A full year in Moto2 in 2011 did not work out well partly because of a lack of feel with his machine but before the beginning of the 2011 season Kenan had also lost his biggest supporter, his father. “He never came to see me racing but he was always behind me, helping me,” said Kenan. “If I had a problem I would speak with him and discuss with him what to do. So when I lost him I was thinking maybe I really should stop. I already had a contract so I had to race in Moto2. But I had no motivation for racing. My feeling was really not good. I thought after half a year I would be fine, but I was really broken.”
New and Old
For 2012, Kenan found something new and something old to focus on. The new was riding as an official competitor on a Kawasaki Lorenzini Ninja ZX-6R. The old was to go back to WSS and shoot for title number three. “I was happy to make the contract with Kawasaki and I had something new in my life and I am really hungry again. I wanted a team that would allow me to win the races. Kawasaki can give me what I need.”

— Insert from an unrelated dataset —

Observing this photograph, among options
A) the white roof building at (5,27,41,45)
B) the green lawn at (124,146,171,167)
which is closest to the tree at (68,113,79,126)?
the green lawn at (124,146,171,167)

Kenan has had some serious issues with his knee after an Imola testing crash, however. “I had a really big crash, it hurt really badly. I have had three operations in four of five months. But the last operation I was really happy and at the race afterwards I had no problem.”
It is amazing that Sofuoglu has been able to ride so effectively on a knee that stops him pushing the bike around as much as he would like, but for him, it is all about the race, not the sheer pace. “I have a different point of view from most other riders,” said Kenan. “On Friday, Saturday and warm-up on Sunday I am just working towards the race, not preparing the bike for one lap. I make sure that the bike and I can do the full race. I do a lot of training in Turkey and I have my own Supermoto training track. In the past three races you could see I have gotten stronger and stronger. Also this year the Pirelli tyre really helps me, because I can still do fast times at the end."
"I think all together my feeling is good, the bike and electronics are good, and the tyres are working well. Even in the rain when my goal is just to make a podium. But in the dry conditions I think we can always try to fight to win the race. I am confident with the bike this year, the package is great and I know my competition - what they can and cannot do. I think we are the strongest ones, but sometimes you need also luck to be champion. I have lost a lot of points already but if we do not get some more big things happening then I think we can get the title. Looking at our pace and our results; I think we are the best team at the moment.”
Sofuoglu has a routine on race weekends and in his training schedule but we do not want to give too much away. But getting prepared for Kenan on race day is relatively simple. “I make myself as relaxed and happy as possible on racedays. Things like having a very nice breakfast; I just try to make everything perfect. Then I wait until the red lights. The best thing I like about racing is when I see the red lights, just before the start.”